Four airlines (3) have successfully driven e-AWB penetration to 75% in their hubs. But globally we are at 8.5%. So there is a lot of ground to cover. The Multilateral e-AWB Agreement should accelerate the adoption rate towards our 20% target by year-end. And we are focused on 100% implementation by 2015. But don’t do it just because of the targets. The benefits cut across cost-savings, operational efficiency and security so you will recover your investment quickly.

Montreal Convention 1999

The third area is a key enabler of e-freight—Montreal Convention 1999 (MC99). This establishes a legal framework which facilitates the use of e-AWB and modernizes rules governing airline liability. You won’t be able to realize the cost savings of e-freight without ratification of MC-99. And we will all be stuck with the complexity of multiple liability regimes until adoption is universal.

Some 103 countries have ratified MC99. But 88 have not. These include some important players in aviation such as Ethiopia, Indonesia, Mauritius, Russia, Sri Lanka, Thailand, Philippines, and Vietnam. We are campaigning to encourage ratification.

And you can help me to help you with local and regional support for this and other industry campaigns.

Cost Efficient Infrastructure Campaigns

And the last area that I would like to highlight is our agenda to promote cost efficiency among our infrastructure partners. This includes pushing forward the Single European Sky, finding solutions to airport cost problems like the big issues at Indian airports, optimizing capital expenditure on development, and fighting tax increases as cash-strapped governments look for new sources of income.

Controlling infrastructure costs and limiting the damage from taxation is in every airline’s interest. IATA’s voice in these issues is strong.

But you can help me to help you by making that voice stronger—engage in the campaigns and amplify the messages.

IATA is fully prepared to represent our membership. And I know that these are tough times with limited resources. But airport and air navigation charges account for about 11% of your cost base. And we always get a better deal for everybody when the airport or air navigation service providers looks across the table and sees you – the customer – sitting next to the IATA charges expert.

Conclusion

In asking for your support, I am not seeking to shirk IATA’s duties or shift its responsibilities.
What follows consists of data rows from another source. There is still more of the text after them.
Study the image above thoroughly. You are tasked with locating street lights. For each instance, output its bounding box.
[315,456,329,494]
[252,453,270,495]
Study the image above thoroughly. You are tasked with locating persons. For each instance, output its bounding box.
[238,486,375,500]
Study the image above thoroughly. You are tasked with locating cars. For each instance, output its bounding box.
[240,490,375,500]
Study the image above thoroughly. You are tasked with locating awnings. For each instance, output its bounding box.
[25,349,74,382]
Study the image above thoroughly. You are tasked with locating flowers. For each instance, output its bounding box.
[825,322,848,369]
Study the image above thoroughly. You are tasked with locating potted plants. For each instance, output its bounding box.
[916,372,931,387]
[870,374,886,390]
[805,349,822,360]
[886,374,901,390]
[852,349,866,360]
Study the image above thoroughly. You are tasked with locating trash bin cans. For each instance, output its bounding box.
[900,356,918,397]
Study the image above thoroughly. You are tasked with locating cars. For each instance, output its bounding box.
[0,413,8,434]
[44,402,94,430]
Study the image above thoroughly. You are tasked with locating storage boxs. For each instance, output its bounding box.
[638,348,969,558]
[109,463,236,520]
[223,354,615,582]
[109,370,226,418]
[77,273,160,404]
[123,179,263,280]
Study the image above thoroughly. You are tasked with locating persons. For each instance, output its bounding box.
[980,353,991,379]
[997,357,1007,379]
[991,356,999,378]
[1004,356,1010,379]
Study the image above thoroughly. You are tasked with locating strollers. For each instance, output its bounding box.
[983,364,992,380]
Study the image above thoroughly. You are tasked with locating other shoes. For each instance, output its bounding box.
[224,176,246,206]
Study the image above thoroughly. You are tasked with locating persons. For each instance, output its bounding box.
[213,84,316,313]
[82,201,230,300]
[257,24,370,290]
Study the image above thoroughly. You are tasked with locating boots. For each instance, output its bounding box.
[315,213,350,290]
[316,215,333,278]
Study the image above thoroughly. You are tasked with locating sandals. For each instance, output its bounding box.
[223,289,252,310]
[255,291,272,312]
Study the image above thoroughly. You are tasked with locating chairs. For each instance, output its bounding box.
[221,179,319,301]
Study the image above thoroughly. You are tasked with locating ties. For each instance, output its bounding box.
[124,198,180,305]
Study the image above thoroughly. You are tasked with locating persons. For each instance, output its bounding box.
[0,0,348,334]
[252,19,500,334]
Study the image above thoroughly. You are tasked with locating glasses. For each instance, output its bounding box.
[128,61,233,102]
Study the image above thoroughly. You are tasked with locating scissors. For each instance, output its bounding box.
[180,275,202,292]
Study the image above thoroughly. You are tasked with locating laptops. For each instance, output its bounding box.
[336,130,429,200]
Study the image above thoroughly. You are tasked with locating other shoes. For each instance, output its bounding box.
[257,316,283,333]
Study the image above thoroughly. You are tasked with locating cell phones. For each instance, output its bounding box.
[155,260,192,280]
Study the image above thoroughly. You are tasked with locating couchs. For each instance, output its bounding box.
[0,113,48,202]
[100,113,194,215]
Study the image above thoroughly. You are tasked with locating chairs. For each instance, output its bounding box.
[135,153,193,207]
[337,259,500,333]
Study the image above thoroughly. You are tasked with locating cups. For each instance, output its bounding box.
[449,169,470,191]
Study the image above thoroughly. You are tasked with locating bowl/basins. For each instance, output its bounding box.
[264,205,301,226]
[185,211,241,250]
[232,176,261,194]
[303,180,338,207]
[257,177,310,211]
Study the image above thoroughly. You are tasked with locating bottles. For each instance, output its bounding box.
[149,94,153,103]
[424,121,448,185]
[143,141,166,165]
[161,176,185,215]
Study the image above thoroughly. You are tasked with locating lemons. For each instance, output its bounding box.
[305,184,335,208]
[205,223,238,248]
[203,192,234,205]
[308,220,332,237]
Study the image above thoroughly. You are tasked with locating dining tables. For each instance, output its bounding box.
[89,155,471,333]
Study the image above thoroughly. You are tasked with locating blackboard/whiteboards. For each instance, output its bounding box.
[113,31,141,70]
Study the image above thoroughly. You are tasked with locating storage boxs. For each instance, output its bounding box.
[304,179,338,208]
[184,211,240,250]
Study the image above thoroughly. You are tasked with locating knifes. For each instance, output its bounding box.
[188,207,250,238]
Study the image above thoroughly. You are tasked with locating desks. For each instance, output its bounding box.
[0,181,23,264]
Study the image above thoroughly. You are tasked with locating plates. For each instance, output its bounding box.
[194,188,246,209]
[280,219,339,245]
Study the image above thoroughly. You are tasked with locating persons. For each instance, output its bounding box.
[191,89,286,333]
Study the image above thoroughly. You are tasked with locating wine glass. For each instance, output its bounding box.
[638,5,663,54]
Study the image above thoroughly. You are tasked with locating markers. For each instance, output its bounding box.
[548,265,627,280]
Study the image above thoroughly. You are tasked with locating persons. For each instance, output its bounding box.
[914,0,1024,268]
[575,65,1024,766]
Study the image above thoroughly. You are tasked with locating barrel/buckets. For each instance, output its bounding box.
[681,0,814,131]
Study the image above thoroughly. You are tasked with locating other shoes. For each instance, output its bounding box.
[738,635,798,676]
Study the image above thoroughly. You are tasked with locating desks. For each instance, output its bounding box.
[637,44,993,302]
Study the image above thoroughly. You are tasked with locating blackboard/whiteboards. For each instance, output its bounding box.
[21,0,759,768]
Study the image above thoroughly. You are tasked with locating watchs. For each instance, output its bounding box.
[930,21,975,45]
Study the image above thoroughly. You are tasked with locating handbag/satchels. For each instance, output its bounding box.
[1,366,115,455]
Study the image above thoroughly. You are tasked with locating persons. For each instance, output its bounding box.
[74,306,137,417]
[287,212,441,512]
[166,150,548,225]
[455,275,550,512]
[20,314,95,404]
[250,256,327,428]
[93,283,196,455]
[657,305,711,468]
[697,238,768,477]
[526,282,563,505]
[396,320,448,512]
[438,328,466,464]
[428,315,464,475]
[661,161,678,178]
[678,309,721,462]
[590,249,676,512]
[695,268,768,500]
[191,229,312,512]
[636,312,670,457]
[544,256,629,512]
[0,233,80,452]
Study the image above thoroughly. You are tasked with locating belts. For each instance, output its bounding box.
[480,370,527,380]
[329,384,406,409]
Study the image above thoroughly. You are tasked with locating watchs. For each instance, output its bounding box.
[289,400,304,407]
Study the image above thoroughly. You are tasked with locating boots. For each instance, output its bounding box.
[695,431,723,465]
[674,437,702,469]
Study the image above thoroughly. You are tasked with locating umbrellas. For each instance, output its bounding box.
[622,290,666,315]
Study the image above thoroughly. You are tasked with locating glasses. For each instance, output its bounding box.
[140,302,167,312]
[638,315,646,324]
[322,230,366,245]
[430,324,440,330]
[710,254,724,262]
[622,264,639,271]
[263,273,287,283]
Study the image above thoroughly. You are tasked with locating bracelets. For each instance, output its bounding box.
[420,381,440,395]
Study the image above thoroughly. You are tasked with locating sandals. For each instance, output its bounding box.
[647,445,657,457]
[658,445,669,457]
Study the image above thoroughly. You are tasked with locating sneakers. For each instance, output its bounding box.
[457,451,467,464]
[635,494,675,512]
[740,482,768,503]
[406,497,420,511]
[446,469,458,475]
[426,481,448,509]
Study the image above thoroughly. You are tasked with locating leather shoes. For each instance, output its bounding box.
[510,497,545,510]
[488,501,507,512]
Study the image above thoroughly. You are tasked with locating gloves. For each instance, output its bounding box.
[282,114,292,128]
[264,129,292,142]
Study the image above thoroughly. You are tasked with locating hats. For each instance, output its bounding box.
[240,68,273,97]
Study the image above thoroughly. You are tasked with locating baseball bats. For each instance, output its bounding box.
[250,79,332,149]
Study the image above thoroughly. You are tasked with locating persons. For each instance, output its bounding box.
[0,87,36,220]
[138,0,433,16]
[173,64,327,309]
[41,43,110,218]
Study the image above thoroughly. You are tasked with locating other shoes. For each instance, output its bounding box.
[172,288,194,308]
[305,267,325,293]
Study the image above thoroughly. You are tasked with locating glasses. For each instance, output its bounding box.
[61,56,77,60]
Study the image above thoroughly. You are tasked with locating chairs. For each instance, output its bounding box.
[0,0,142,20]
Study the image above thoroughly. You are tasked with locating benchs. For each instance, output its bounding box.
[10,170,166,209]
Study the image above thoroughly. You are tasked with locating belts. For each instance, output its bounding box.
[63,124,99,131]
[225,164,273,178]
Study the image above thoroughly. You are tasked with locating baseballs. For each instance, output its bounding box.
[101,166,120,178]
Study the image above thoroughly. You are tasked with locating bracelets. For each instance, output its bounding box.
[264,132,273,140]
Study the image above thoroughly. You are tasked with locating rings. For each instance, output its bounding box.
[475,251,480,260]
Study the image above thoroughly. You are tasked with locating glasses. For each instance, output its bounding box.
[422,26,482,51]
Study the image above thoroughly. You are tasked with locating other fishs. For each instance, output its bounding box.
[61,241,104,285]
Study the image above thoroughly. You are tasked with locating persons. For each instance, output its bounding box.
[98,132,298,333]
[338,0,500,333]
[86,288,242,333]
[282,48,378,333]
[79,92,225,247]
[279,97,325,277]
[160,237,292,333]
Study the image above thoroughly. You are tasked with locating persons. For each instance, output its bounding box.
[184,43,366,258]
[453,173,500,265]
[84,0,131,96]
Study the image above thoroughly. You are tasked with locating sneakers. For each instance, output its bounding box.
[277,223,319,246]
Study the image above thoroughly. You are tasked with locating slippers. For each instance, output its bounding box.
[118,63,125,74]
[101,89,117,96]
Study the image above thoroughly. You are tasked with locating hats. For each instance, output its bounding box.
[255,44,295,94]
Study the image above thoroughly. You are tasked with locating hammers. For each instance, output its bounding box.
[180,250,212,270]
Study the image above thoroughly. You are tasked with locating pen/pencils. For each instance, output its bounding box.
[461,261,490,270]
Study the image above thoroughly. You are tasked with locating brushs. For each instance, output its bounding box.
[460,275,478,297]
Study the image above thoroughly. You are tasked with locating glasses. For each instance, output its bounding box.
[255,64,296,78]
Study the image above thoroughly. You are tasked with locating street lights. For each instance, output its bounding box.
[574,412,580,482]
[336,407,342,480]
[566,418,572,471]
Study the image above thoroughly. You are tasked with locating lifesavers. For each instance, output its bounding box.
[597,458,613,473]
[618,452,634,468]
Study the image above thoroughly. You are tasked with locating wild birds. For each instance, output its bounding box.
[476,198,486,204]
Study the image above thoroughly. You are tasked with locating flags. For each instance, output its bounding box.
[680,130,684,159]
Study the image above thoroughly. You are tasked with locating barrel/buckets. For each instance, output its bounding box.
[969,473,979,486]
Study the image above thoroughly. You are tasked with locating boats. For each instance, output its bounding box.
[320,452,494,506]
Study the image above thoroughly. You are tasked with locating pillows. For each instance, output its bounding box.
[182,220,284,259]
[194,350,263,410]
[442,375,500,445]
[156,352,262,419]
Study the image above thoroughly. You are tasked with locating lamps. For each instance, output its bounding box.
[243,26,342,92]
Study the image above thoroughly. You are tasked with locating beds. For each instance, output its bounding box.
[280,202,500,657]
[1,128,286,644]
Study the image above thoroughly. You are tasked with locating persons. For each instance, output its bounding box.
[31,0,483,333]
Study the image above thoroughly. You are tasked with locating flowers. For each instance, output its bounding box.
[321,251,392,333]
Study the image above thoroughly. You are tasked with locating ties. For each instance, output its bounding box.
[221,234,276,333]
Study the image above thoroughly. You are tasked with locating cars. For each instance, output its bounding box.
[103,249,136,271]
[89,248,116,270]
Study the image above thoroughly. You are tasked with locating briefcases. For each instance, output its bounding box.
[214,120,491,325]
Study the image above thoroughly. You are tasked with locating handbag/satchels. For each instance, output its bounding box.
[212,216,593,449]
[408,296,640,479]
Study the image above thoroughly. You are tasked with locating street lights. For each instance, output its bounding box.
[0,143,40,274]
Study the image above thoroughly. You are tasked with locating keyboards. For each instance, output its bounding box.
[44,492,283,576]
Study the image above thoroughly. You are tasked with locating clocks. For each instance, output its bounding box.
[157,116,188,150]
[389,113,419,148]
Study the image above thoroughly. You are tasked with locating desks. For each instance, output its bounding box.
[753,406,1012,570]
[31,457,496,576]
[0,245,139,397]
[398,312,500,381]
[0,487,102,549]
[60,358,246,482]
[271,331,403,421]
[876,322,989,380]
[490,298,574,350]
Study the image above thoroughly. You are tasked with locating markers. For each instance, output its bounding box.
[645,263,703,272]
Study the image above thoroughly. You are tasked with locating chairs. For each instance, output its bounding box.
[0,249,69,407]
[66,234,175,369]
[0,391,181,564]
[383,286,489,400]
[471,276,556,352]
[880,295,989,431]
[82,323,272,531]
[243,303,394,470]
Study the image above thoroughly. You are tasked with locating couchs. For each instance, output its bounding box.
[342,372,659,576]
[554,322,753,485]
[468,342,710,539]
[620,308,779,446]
I am encouraging your engagement. And that means challenging us as well as supporting our activities. IATA is determined to deliver value that contributes to your business success. And by working together we can achieve a sum that is much greater than its parts.

You can count on IATA. We are a team of highly motivated professional people fully dedicated to the success of our industry. I’m going to take this opportunity to thank the IATA team on your behalf for their hard work and exceptional efforts over the past year. They have risen to new challenges and are eager to ensure successful changes as we move forward.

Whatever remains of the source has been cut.